→ Task requirements: After locating the line that contains "Coppa 1 Light" in the material below, copy that line and each one following it, exactly, up to the last line. Pictures stay out.

→ Material provided:
►

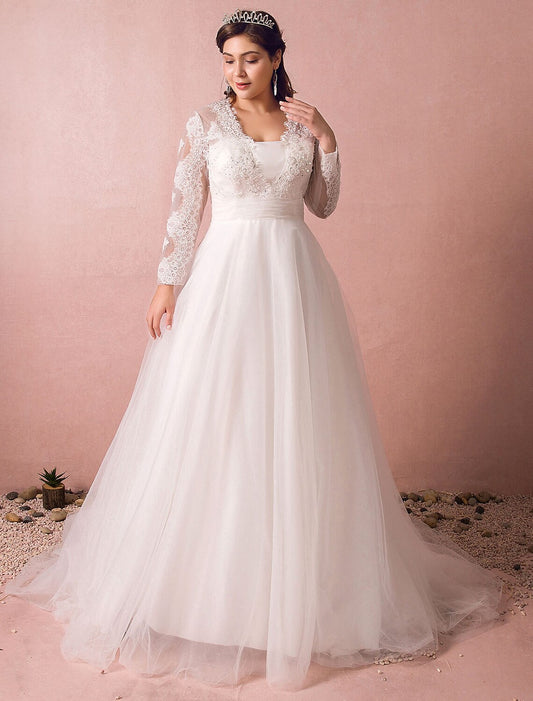 Wholesale Hall Sparkle & Shine Wedding Dresses A-Line Illusion Neck Long Sleeve Court Train Satin Bridal Gowns With Buttons Ruched Summer Wedding Party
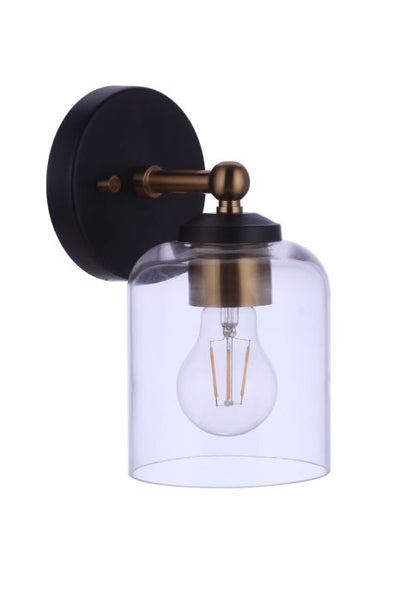 Coppa 1 Light Wall Sconce in Flat Black/Satin Brass Wall Sconce Craftmade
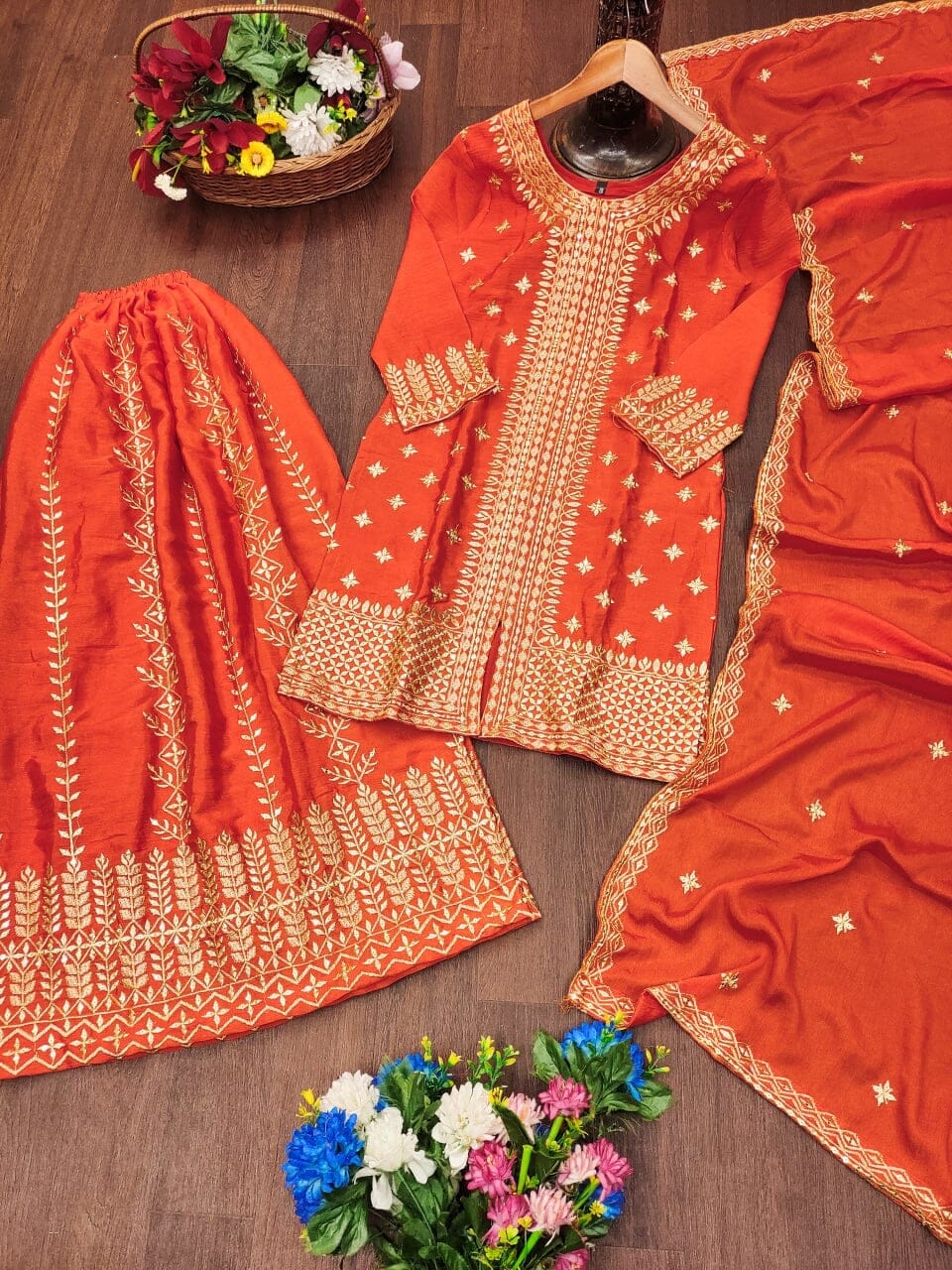 Designer Embroidered Chinon Orange Sharara Suit With Sequence Embroidered Work Ready Made Designer Suits Shopin Di Apparels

◄

→ Response area:
 Coppa 1 Light Wall Sconce in Flat Black/Satin Brass Wall Sconce Craftmade
 Designer Embroidered Chinon Orange Sharara Suit With Sequence Embroidered Work Ready Made Designer Suits Shopin Di Apparels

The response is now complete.